The Signor Soranzo clung to the enjoyments of his own family circle until the last moment. The Donna Giulietta had returned, fresher and more lovely than ever, from the invigorating sea-breeze, and her soft voice, with the melodious laugh of his first-born, the blooming, ringlet-covered girl described, still rang in his ears, when his gondolier landed him beneath the bridge of the Rialto. Here he masked, and drawing his cloak about him, he moved with the current towards the square of St. Mark, by means of the narrow streets. Once in the crowd there was little danger of impertinent observation. Disguise was as often useful to the oligarchy of Venice as it was absolutely necessary to elude its despotism, and to render the town tolerable to the citizen. Paolo saw swarthy, bare-legged men of the Lagunes, entering occasionally into the cathedral. He followed, and found himself standing near the dimly lighted altar at which masses were still saying for the soul of Antonio.

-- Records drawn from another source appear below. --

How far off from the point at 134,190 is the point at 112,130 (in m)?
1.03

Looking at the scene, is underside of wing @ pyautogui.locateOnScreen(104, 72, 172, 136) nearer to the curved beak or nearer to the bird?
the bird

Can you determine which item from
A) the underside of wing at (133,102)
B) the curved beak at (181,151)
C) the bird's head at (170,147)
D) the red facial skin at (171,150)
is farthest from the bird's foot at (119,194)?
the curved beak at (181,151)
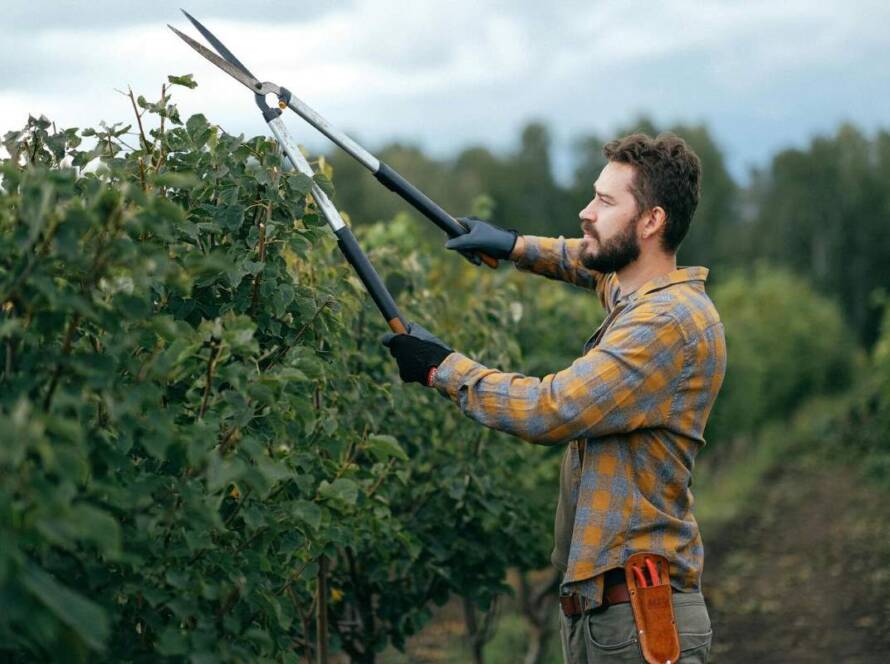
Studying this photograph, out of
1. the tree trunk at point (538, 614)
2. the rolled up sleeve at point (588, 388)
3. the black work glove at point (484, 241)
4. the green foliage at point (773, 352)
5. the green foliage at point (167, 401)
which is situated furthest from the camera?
the green foliage at point (773, 352)

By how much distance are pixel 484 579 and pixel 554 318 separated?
3092mm

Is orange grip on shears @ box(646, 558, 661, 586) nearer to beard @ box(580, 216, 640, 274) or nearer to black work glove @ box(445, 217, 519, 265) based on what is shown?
beard @ box(580, 216, 640, 274)

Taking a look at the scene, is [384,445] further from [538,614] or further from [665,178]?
[538,614]

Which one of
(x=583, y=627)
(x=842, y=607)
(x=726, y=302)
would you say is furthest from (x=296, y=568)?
(x=726, y=302)

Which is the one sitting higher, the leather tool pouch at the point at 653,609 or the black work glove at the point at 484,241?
the black work glove at the point at 484,241

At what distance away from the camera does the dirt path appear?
8609mm

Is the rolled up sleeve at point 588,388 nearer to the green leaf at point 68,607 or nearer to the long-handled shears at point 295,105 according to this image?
the long-handled shears at point 295,105

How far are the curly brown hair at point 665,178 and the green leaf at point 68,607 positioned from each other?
2.10 m

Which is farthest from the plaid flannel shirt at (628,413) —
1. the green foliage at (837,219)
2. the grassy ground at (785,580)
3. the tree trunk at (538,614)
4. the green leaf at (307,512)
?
the green foliage at (837,219)

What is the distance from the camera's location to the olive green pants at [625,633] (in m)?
3.18

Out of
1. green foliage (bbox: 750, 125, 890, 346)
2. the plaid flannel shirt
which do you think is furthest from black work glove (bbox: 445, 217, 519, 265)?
green foliage (bbox: 750, 125, 890, 346)

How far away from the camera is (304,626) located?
4.39 metres

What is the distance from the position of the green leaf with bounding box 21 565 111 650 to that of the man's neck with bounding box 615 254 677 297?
2.05 m

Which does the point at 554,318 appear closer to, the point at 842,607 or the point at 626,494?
the point at 842,607
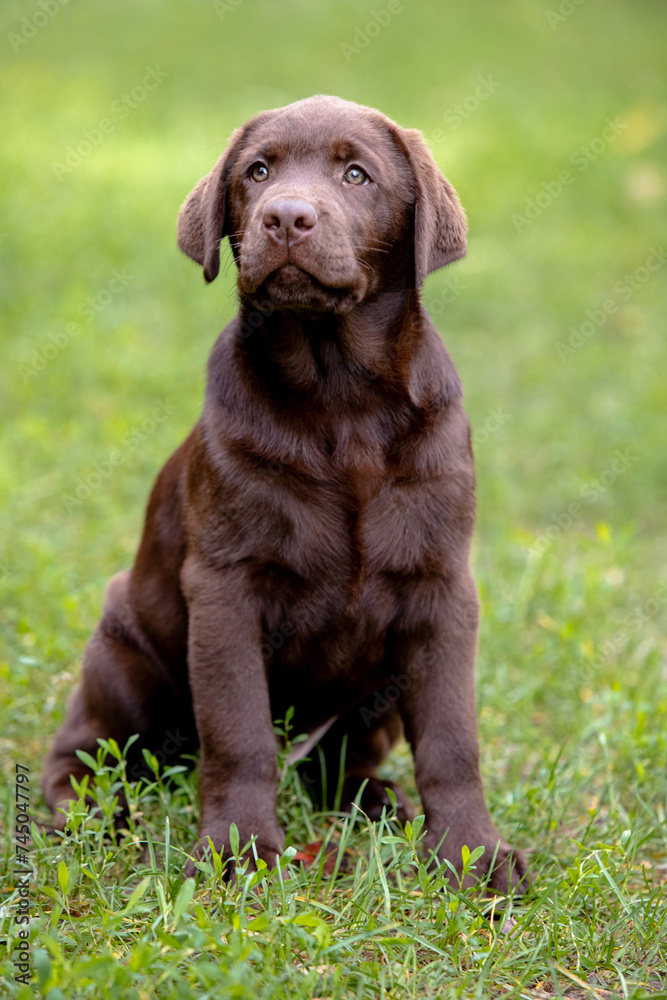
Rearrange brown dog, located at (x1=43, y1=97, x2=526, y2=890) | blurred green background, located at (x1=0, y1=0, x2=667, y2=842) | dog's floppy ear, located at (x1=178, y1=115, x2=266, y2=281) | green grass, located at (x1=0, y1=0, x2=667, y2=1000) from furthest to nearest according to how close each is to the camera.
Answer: blurred green background, located at (x1=0, y1=0, x2=667, y2=842) < dog's floppy ear, located at (x1=178, y1=115, x2=266, y2=281) < brown dog, located at (x1=43, y1=97, x2=526, y2=890) < green grass, located at (x1=0, y1=0, x2=667, y2=1000)

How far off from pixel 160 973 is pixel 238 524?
106cm

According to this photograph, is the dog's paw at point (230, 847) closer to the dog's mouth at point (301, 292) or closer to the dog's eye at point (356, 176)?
the dog's mouth at point (301, 292)

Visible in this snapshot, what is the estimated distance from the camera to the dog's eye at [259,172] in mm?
2846

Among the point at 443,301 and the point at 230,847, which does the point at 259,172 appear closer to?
the point at 230,847

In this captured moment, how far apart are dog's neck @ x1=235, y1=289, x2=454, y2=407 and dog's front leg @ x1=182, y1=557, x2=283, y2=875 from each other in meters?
0.52

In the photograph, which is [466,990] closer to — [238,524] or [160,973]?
[160,973]

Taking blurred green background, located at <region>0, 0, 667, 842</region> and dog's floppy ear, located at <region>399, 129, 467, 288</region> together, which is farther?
blurred green background, located at <region>0, 0, 667, 842</region>

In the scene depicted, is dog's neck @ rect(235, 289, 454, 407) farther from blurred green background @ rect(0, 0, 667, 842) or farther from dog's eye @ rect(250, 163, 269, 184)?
blurred green background @ rect(0, 0, 667, 842)

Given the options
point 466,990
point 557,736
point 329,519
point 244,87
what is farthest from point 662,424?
point 244,87

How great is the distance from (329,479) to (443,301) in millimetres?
6016

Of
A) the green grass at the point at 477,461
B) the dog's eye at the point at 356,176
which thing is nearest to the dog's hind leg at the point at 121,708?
the green grass at the point at 477,461

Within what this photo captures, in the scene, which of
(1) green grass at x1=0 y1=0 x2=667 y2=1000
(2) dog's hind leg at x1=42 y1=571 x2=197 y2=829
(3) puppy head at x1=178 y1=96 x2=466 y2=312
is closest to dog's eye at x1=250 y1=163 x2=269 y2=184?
(3) puppy head at x1=178 y1=96 x2=466 y2=312

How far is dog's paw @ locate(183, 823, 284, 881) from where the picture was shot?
2611 millimetres

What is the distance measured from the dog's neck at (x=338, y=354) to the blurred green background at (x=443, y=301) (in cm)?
133
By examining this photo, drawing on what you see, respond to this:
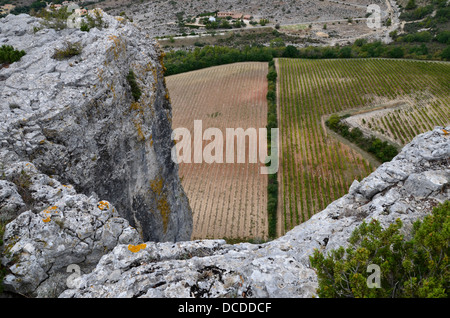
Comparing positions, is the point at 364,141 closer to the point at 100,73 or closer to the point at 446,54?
the point at 100,73

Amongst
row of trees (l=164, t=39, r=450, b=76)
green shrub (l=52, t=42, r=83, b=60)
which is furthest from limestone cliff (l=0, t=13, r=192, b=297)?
row of trees (l=164, t=39, r=450, b=76)

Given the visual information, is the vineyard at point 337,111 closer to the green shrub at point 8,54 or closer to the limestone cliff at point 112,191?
the limestone cliff at point 112,191

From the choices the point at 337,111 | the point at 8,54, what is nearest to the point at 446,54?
the point at 337,111

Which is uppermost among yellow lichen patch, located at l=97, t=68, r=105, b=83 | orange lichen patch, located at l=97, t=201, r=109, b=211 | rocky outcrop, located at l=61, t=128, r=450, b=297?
yellow lichen patch, located at l=97, t=68, r=105, b=83

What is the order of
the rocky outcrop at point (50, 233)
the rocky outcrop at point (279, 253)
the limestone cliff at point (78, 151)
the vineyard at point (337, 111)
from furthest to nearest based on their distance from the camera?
1. the vineyard at point (337, 111)
2. the limestone cliff at point (78, 151)
3. the rocky outcrop at point (50, 233)
4. the rocky outcrop at point (279, 253)

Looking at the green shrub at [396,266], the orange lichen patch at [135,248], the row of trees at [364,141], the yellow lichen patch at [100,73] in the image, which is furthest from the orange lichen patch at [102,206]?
the row of trees at [364,141]

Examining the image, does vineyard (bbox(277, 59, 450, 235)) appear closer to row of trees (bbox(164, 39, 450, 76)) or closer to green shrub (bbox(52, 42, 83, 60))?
row of trees (bbox(164, 39, 450, 76))
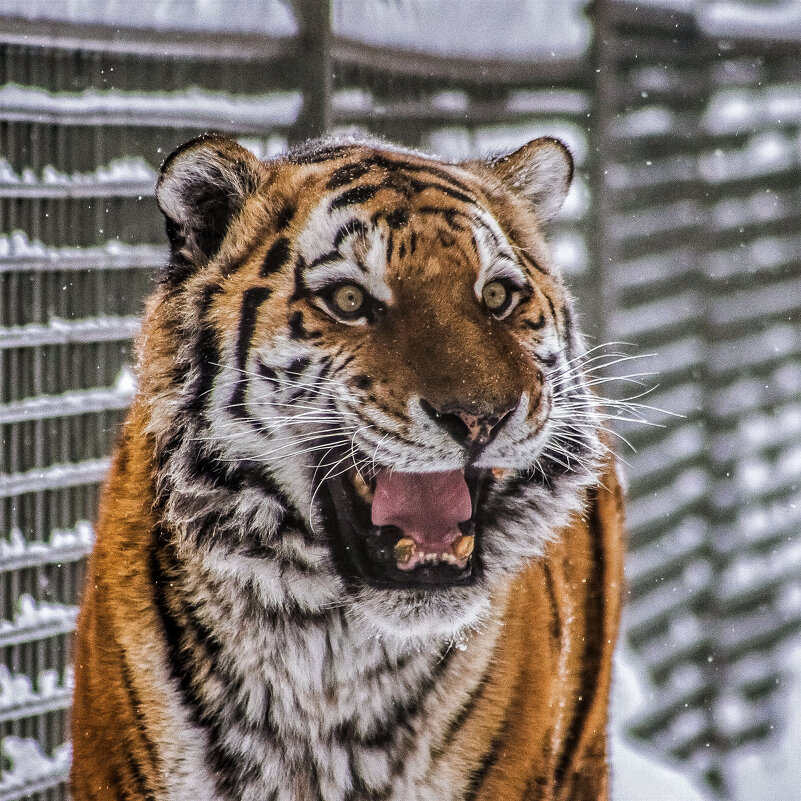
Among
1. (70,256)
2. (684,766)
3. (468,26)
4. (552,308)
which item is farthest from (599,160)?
(684,766)

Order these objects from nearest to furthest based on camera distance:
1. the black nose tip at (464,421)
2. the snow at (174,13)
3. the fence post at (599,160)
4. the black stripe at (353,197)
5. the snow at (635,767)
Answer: the black nose tip at (464,421)
the black stripe at (353,197)
the snow at (174,13)
the fence post at (599,160)
the snow at (635,767)

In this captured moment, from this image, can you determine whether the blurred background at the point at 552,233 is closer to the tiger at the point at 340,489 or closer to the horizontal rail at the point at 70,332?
the horizontal rail at the point at 70,332

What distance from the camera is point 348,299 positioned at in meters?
0.96

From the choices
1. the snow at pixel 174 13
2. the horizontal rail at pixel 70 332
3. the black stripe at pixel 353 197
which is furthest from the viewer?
the horizontal rail at pixel 70 332

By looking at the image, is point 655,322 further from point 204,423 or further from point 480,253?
point 204,423

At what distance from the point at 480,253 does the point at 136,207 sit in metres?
0.61

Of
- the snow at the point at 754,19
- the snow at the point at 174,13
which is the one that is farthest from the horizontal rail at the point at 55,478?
the snow at the point at 754,19

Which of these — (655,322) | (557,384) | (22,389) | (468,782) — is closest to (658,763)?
(655,322)

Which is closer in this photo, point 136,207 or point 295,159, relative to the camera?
point 295,159

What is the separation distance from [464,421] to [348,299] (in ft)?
0.58

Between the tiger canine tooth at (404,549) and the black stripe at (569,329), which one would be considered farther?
the black stripe at (569,329)

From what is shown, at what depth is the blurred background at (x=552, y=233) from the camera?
1.32 metres

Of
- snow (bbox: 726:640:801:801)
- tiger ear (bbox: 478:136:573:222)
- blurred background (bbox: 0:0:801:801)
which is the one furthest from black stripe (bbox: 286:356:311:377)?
snow (bbox: 726:640:801:801)

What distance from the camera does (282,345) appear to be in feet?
3.14
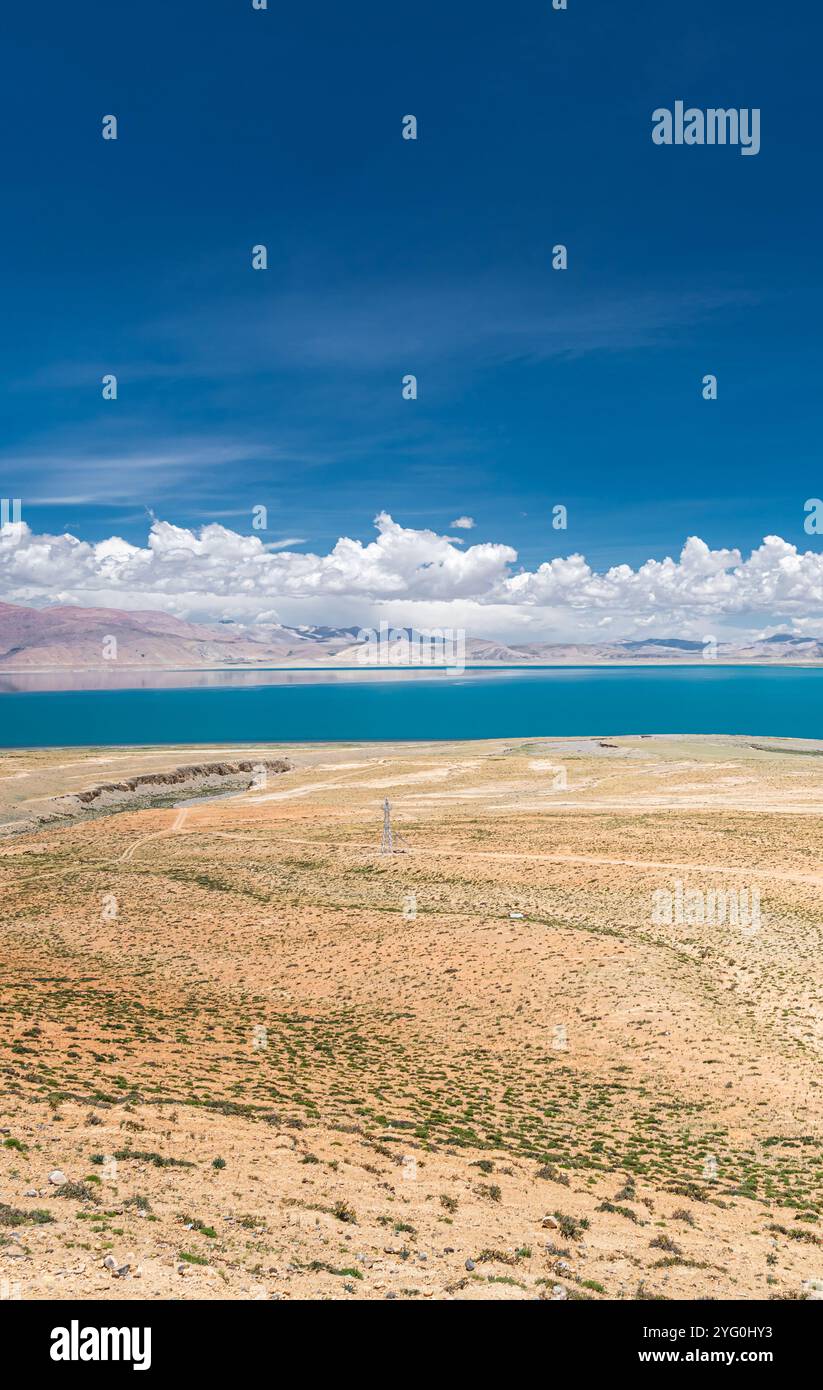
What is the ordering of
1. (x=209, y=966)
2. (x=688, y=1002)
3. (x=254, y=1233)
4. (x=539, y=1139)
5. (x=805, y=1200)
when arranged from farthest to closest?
(x=209, y=966) < (x=688, y=1002) < (x=539, y=1139) < (x=805, y=1200) < (x=254, y=1233)

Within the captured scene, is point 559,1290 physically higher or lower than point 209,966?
higher
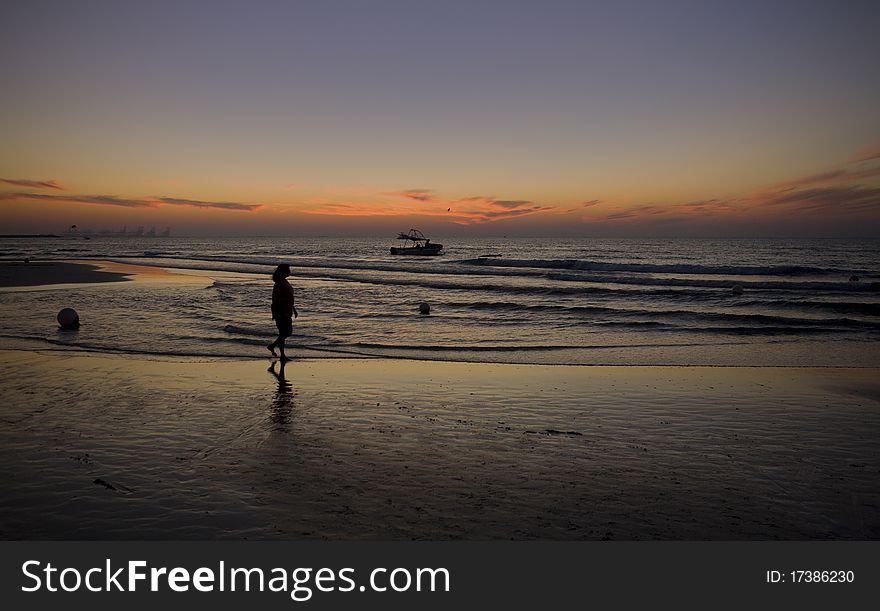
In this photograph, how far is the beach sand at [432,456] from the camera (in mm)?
5039

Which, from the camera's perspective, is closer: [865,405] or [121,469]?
[121,469]

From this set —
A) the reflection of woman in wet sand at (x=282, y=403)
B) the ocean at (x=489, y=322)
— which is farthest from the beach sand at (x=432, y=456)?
the ocean at (x=489, y=322)

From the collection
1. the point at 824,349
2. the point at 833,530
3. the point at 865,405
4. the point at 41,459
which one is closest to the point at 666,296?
the point at 824,349

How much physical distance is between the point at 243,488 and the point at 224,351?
8944mm

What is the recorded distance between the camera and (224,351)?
46.1ft

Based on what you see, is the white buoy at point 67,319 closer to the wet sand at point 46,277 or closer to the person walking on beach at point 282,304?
the person walking on beach at point 282,304

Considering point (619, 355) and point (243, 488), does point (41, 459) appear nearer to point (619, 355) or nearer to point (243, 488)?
point (243, 488)

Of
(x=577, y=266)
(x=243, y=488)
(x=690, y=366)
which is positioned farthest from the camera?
(x=577, y=266)

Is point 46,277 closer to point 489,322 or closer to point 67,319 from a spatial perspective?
point 67,319

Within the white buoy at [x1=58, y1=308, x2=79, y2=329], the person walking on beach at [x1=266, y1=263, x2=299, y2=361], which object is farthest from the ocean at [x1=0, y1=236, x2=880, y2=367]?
the person walking on beach at [x1=266, y1=263, x2=299, y2=361]

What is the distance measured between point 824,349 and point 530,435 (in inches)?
468

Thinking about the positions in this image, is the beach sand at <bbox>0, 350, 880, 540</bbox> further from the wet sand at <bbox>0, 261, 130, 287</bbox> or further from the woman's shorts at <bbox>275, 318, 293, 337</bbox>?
the wet sand at <bbox>0, 261, 130, 287</bbox>

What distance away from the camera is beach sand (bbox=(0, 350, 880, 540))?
198 inches

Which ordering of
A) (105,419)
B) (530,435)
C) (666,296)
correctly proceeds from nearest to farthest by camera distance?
1. (530,435)
2. (105,419)
3. (666,296)
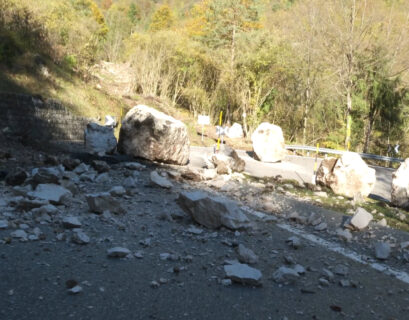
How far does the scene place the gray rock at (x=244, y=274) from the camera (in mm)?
3434

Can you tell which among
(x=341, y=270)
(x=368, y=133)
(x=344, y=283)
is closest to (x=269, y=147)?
(x=368, y=133)

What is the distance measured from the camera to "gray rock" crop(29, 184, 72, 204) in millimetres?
5094

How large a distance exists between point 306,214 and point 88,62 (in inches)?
788

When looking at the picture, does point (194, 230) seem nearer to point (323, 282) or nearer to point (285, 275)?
point (285, 275)

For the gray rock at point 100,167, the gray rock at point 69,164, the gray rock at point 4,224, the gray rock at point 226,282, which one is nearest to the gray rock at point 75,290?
the gray rock at point 226,282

“This is one of thy fellows?” he asked of a fisherman, whose dark eye glittered in that light, like the organ of a basilisk.
“Signore, he was—a more honest or a more just man did not cast his net in the gulf.”
“He has fallen a victim to his craft?”
“Cospetto di Bacco! none know in what manner he came by his end. Some say St. Mark was impatient to see him in paradise, and some pretend he has fallen by the hand of a common Bravo, named Jacopo Frontoni.”
“Why should a Bravo take the life of one like this?”
“By having the goodness to answer your own question, Signore, you will spare me some trouble. Why should he, sure enough? They say Jacopo is revengeful, and that shame and anger at his defeat in the late regatta, by one old as this, was the reason.”
“Is he so jealous of his honor with the oar?”
“Diamine! I have seen the time when Jacopo would sooner die than lose a race; but that was before he carried a stiletto. Had he kept to his oar the thing might have happened, but once known for the hired blow, it seems unreasonable he should set his heart so strongly on the prizes of the canals.”
“May not the man have fallen into the Lagunes by accident?”
“No doubt, Signore. This happens to some of us daily; but then we think it wiser to swim to the boat than to sink. Old Antonio had an arm in youth to carry him from the quay to the Lido.”
“But he may have been struck in falling, and rendered unable to do himself this good office.”
“There would be marks to show this, were it true, Signore!”
“Would not Jacopo have used the stiletto?”
“Perhaps not on one like Antonio. The gondola of the old man was found in the mouth of the Grand Canal, half a league from the body and against the wind! We note these things, Signore, for they are within our knowledge.”
“A happy night to thee, fisherman.”
“A most happy night, eccellenza,” said the laborer of the Lagunes, gratified with having so long occupied the attention of one he rightly believed so much his superior. The disguised senator passed on. He had no difficulty in quitting the cathedral unobserved, and he had his private means of entering the palace, without attracting any impertinent eye to his movements. Here he quickly joined his colleagues of the fearful tribunal.